Binocular microscope with a monitor display
What the visitors to the booth saw was Aspergillus, a type of mold used to make the fermentation starter for miso and sake. In the actual Bio Adventure classes, participants prepare their own specimens for microscopic observation using cheese and bubbling, fermenting yeast.
“Young children were simply amazed by what they saw through the microscope. High school students asked us questions about the work pharmaceutical companies do, which impressed me a lot. I was also surprised by the high level of interest we received from people working in the educational sector. They told us that it was very difficult for schools to provide a binocular microscope with a monitor display. I said that we would be delighted to have more people taking part in our Bio Adventure classes, and they really liked the idea.”
The microscope experience raised interest in the Bio Adventure initiative
From junior high school students to business people – encounters with SDGs activists
MIRAI PORT is Kyowa Kirin’s owned media that showcases news stories from around the world about efforts to achieve the SDGs. The launch of the website coincided with the opening day of the Mirai Kaigi event.
“We told visitors that the website had just opened on the day, and that got them curious. We provided tablets so that visitors could take a look at the MIRAI PORT website at the booth.”
Flyers introducing MIRAI PORT
There was a constant stream of people gathering around the panel exhibition on the MIRAI PORT website, intently reading the featured cases from around the world.
“I spoke to a group of junior high school students, who said that they had been visiting local primary schools on a voluntary basis to teach children about the SDGs, and that MIRAI PORT would be a useful source of information they could learn from and pass on to children. They chatted excitedly, saying things like ‘this site is great!’ and ‘can we view it on a smartphone too?’ I was amazed how proactive they were – I’m not sure if I would have been able to do the same as a junior high school student. I was happy to see the value of MIRAI PORT.”
The coverage of overseas news in Japanese also seemed to be an attraction of MIRAI PORT.
On a weekday, with a constant stream of visitors intently reading the panel
On weekdays, many visitors were business people, and there were scenes of visitors from different companies swapping stories of their own companies’ initiatives.
“We learned a lot from what other companies were doing.

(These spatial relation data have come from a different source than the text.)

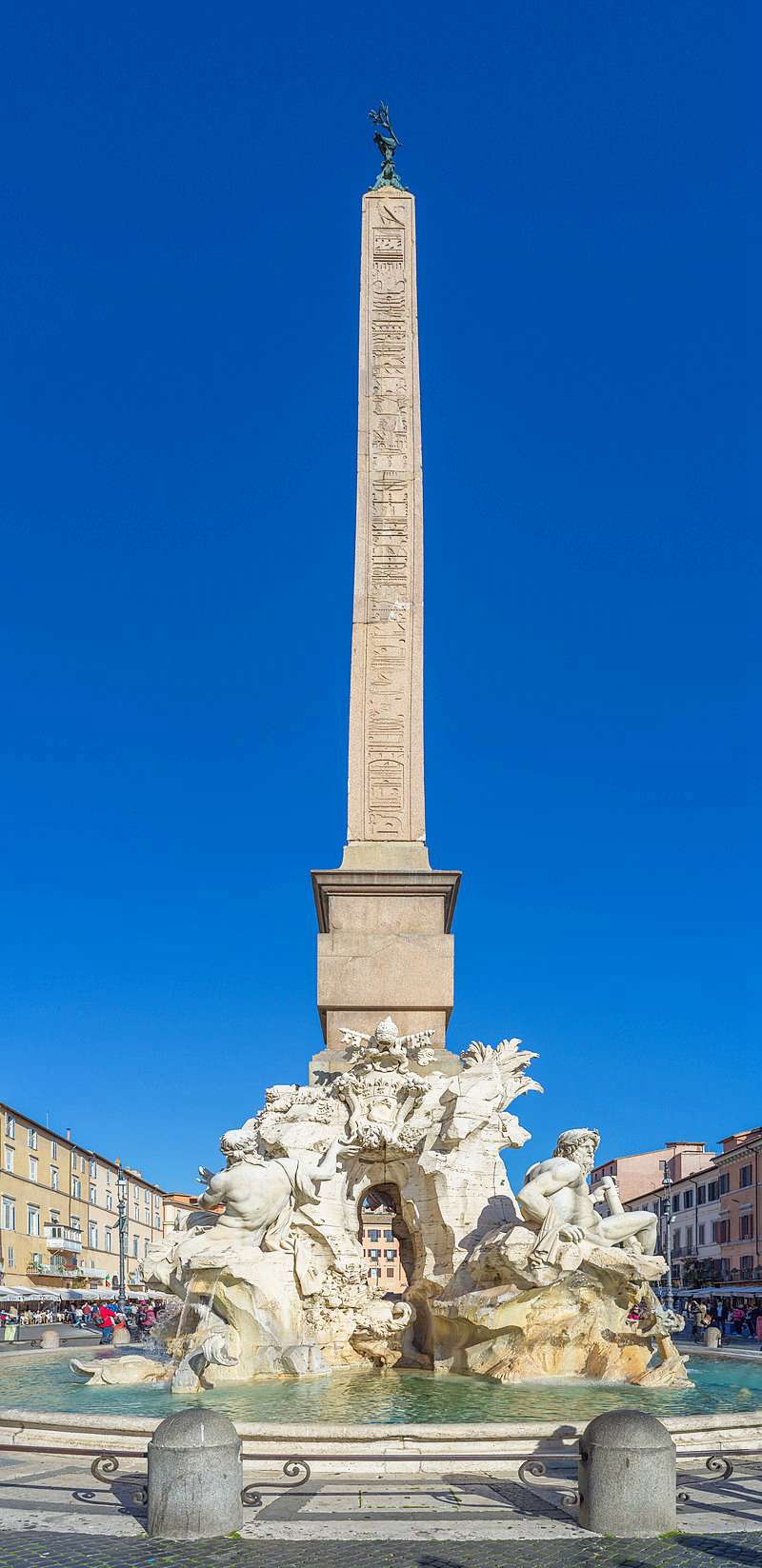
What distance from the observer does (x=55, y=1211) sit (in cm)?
4531

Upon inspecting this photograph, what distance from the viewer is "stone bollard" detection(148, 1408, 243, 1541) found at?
17.1 feet

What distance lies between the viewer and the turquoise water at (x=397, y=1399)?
7.50m

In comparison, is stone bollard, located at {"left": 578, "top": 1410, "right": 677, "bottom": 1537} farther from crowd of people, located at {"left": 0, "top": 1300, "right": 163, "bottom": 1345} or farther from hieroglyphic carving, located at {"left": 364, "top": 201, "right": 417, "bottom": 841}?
crowd of people, located at {"left": 0, "top": 1300, "right": 163, "bottom": 1345}

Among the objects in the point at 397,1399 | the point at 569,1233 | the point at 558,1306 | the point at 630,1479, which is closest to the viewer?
the point at 630,1479

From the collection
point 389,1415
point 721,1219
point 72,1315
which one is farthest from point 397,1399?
point 721,1219

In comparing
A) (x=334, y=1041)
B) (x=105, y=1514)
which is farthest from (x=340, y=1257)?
(x=105, y=1514)

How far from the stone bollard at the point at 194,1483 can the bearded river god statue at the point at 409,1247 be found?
361cm

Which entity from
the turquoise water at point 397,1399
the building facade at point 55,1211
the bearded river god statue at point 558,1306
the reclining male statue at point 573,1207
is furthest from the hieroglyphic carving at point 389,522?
the building facade at point 55,1211

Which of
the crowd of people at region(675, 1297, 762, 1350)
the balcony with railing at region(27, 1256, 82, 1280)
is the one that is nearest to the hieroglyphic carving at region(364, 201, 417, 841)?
the crowd of people at region(675, 1297, 762, 1350)

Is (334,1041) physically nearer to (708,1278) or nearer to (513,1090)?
(513,1090)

For the staff running the booth, this event was a valuable opportunity to think about the contribution Kyowa Kirin – and ourselves personally – could make in order to achieve the SDGs.”
Feeding the experience of the SDGs Mirai Kaigi back to future work
According to the organizers, the SDGs Mirai Kaigi exceeded their expectations and received as many as 25 thousand visitors. The Kyowa Kirin booth was also a success, attracting crowds throughout the event.

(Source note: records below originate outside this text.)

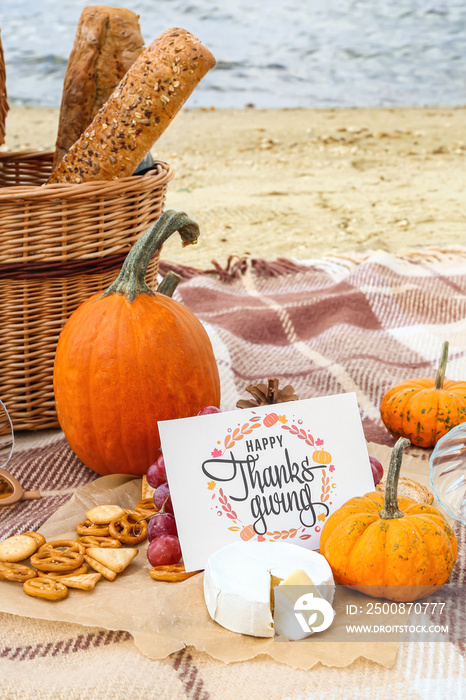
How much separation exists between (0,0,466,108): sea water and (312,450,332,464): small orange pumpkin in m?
7.52

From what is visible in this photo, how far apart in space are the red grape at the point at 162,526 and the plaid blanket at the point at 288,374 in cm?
17

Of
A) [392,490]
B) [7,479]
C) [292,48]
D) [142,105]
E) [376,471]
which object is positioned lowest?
[292,48]

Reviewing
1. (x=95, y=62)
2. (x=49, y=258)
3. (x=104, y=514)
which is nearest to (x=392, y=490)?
(x=104, y=514)

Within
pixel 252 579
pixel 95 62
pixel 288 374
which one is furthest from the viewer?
pixel 288 374

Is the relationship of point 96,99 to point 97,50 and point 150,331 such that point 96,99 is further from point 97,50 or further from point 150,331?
point 150,331

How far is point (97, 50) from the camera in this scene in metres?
1.54

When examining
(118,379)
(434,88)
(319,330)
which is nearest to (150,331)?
(118,379)

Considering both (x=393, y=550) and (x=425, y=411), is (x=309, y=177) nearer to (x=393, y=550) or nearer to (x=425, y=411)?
(x=425, y=411)

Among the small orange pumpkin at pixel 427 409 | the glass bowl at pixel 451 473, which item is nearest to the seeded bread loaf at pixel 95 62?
the small orange pumpkin at pixel 427 409

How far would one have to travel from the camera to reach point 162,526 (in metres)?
1.04

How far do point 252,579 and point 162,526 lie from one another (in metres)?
0.24

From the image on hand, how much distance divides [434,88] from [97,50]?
309 inches

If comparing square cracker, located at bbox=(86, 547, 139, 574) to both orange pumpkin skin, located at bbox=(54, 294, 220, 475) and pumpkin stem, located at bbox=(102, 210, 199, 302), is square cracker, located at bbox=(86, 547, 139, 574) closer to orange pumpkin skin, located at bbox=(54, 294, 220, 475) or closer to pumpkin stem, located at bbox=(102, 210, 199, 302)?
orange pumpkin skin, located at bbox=(54, 294, 220, 475)

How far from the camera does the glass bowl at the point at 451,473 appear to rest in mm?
1079
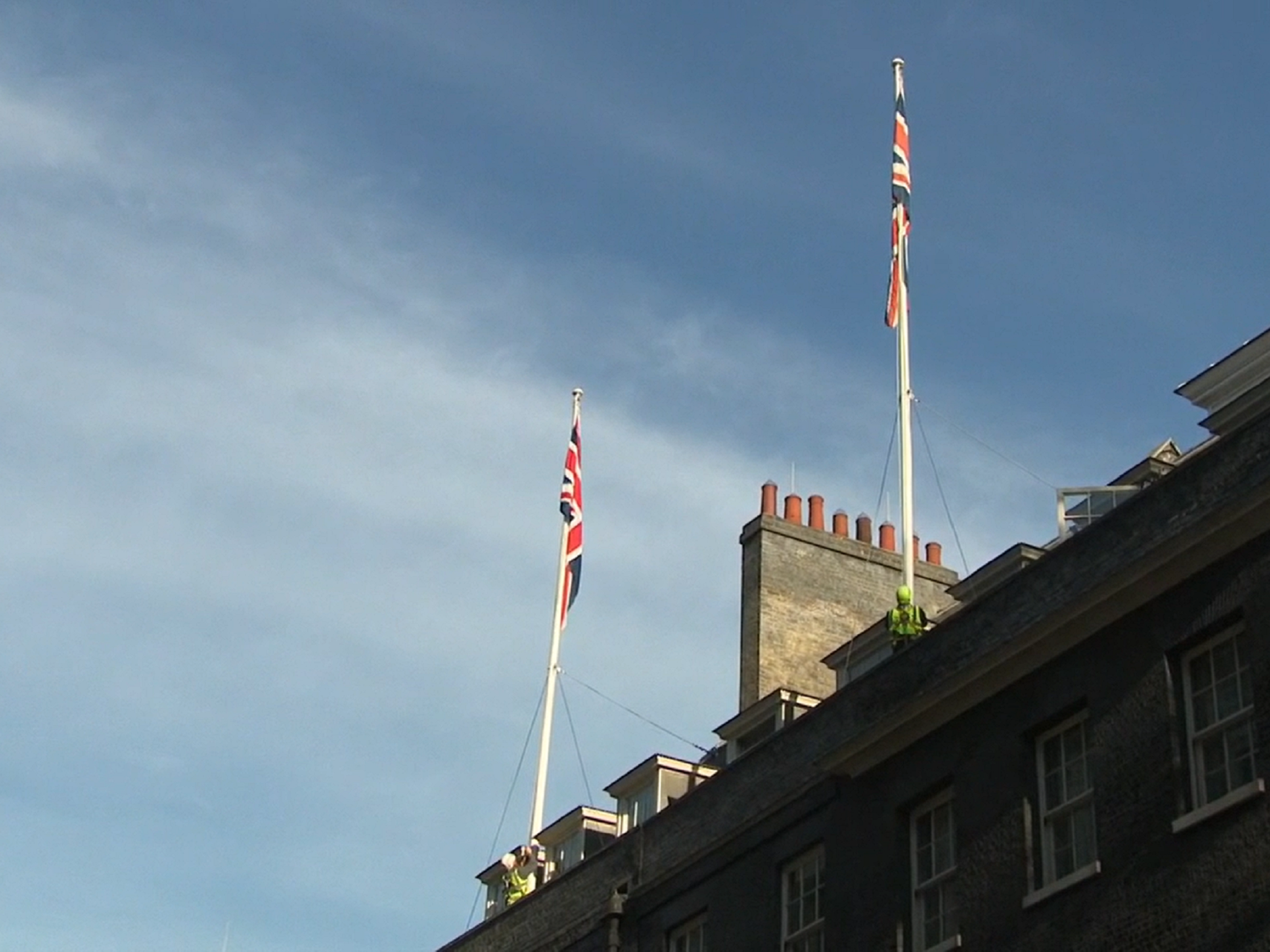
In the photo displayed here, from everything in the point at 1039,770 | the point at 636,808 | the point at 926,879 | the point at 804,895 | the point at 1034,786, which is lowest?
the point at 926,879

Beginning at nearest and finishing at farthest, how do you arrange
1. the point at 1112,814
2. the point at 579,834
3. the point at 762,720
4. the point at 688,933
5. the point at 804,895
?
1. the point at 1112,814
2. the point at 804,895
3. the point at 688,933
4. the point at 762,720
5. the point at 579,834

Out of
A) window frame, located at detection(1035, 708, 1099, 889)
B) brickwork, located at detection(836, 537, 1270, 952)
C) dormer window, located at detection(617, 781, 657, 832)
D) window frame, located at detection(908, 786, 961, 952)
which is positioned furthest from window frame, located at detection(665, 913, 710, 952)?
window frame, located at detection(1035, 708, 1099, 889)

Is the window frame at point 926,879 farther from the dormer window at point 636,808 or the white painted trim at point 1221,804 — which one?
the dormer window at point 636,808

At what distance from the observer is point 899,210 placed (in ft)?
123

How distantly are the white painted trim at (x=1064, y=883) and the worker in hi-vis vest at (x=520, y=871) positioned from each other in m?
17.0

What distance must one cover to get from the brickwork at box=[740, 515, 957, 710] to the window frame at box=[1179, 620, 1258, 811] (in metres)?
20.0

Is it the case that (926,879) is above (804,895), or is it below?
below

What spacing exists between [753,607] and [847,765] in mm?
15456

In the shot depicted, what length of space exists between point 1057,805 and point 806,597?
65.9 ft

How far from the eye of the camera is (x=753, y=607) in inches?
1847

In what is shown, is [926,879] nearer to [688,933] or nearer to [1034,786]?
[1034,786]

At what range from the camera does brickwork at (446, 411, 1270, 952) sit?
80.9ft

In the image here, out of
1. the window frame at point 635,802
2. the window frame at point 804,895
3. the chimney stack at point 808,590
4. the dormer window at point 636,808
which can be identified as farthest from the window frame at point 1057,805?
the chimney stack at point 808,590

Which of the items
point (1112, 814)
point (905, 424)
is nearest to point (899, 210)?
point (905, 424)
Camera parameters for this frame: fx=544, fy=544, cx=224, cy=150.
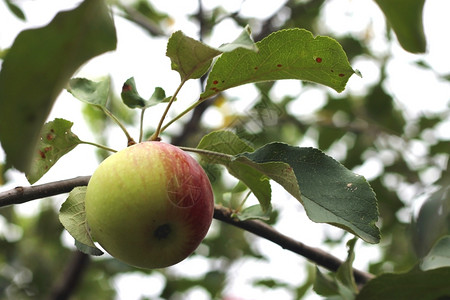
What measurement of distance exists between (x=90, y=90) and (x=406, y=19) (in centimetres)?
78

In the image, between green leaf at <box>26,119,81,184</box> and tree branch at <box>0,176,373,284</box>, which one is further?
green leaf at <box>26,119,81,184</box>

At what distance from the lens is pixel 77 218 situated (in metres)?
0.99

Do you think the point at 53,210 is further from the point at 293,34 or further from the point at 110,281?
the point at 293,34

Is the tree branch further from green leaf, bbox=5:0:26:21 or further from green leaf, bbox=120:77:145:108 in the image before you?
green leaf, bbox=5:0:26:21

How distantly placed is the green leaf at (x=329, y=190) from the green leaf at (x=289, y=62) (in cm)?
13

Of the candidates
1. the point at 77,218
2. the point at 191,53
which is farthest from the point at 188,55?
the point at 77,218

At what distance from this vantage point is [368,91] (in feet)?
9.00

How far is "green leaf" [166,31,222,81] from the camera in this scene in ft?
2.80

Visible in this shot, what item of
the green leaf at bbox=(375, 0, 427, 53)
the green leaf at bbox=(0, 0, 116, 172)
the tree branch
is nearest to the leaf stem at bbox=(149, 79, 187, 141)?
the tree branch

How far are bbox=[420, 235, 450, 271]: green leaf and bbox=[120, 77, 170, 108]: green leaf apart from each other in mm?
649

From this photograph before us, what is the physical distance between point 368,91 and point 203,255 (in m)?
1.16

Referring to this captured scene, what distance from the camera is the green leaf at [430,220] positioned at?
1.16 metres

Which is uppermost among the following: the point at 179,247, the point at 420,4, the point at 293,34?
the point at 420,4

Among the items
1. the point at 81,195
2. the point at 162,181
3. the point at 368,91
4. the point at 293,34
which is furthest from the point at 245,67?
the point at 368,91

“The event attracted a large number of people who were interested in the SDGs, which made it an ideal opportunity to showcase our efforts. I hope the experience and knowledge gained here will encourage people to take action for a better society.”

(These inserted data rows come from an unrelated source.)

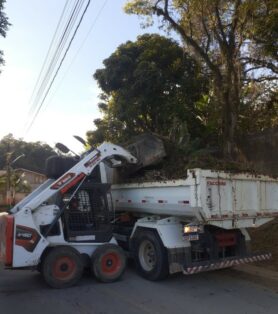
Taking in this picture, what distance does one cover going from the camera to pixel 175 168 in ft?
28.9

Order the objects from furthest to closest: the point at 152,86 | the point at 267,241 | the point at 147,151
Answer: the point at 152,86, the point at 267,241, the point at 147,151

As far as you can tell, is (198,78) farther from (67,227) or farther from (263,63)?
(67,227)

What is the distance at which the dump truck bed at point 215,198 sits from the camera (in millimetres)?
7859

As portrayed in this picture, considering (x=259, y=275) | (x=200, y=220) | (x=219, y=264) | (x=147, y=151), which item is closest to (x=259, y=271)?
(x=259, y=275)

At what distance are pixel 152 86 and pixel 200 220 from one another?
36.3 ft

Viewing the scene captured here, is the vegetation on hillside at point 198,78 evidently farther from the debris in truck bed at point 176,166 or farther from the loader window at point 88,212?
the loader window at point 88,212

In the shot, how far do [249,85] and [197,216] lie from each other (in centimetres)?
972

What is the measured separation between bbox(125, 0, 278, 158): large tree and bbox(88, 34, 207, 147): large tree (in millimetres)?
3481

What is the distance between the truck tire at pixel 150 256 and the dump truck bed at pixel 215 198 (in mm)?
549

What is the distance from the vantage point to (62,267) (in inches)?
332

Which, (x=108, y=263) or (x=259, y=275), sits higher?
(x=108, y=263)

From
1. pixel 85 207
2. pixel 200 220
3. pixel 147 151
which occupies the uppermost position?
pixel 147 151

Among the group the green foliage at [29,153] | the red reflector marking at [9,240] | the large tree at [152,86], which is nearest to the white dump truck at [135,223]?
the red reflector marking at [9,240]

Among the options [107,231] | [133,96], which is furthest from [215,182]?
[133,96]
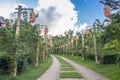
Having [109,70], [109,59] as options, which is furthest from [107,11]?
[109,59]

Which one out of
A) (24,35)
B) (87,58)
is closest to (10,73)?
(24,35)

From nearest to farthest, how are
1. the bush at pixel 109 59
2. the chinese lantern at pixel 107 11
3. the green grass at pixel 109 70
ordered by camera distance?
the green grass at pixel 109 70 < the chinese lantern at pixel 107 11 < the bush at pixel 109 59

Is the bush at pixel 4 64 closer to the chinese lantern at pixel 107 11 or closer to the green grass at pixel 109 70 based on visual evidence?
the green grass at pixel 109 70

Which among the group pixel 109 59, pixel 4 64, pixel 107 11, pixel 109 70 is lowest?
pixel 109 70

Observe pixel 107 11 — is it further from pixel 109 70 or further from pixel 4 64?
pixel 4 64

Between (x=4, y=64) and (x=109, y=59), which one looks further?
(x=109, y=59)

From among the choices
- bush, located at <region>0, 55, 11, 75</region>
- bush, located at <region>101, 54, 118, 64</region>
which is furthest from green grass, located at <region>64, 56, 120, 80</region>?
bush, located at <region>0, 55, 11, 75</region>

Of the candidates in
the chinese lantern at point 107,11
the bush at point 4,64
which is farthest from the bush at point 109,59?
the bush at point 4,64

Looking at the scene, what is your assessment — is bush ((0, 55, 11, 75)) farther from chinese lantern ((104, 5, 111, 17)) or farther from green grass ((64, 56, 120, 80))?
chinese lantern ((104, 5, 111, 17))

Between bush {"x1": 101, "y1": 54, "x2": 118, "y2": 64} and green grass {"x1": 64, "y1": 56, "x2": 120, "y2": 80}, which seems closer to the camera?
green grass {"x1": 64, "y1": 56, "x2": 120, "y2": 80}

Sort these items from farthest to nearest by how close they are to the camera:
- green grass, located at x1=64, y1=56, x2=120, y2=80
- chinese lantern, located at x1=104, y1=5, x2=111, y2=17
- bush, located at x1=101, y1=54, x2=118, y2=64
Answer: bush, located at x1=101, y1=54, x2=118, y2=64 < chinese lantern, located at x1=104, y1=5, x2=111, y2=17 < green grass, located at x1=64, y1=56, x2=120, y2=80

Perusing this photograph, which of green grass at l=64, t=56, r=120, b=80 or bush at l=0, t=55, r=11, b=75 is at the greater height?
bush at l=0, t=55, r=11, b=75

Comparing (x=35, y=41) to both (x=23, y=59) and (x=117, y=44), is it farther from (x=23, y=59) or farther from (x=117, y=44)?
(x=117, y=44)

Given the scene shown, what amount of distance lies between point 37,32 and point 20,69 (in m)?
12.1
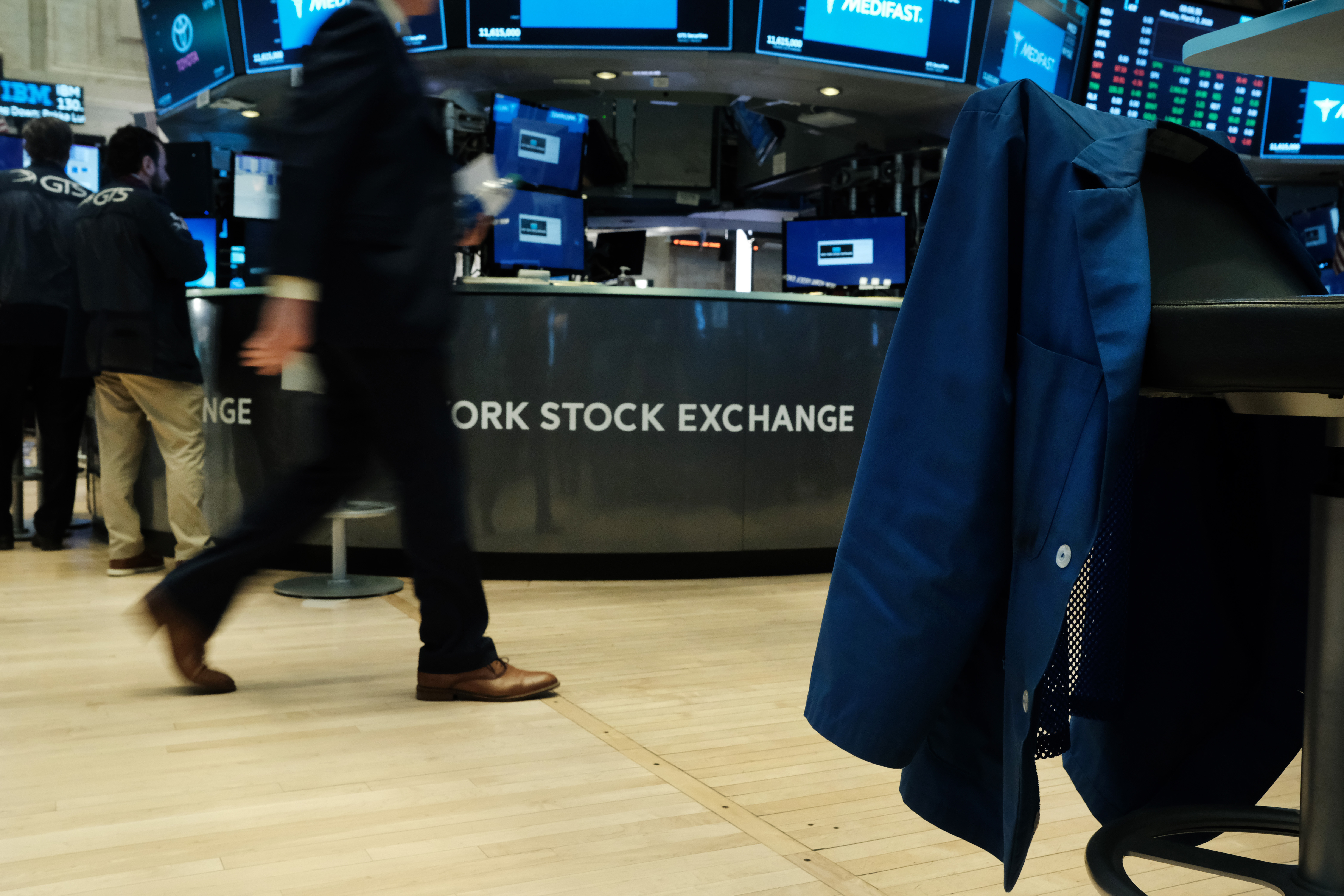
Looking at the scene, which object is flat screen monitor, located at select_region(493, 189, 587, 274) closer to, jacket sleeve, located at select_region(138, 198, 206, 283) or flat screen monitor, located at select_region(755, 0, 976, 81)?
flat screen monitor, located at select_region(755, 0, 976, 81)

“We really had so many visitors. It was very satisfying to be able to tell people face to face what positive work our company is doing on the SDGs. Another positive for me was the positive reaction and goodwill we received from people about the MIRAI PORT and Bio Adventure initiatives. We will continue our effort to spread the message and raise awareness of the SDGs through MIRAI PORT, and accelerate our work on the SDGs in order to contribute to a sustainable society.”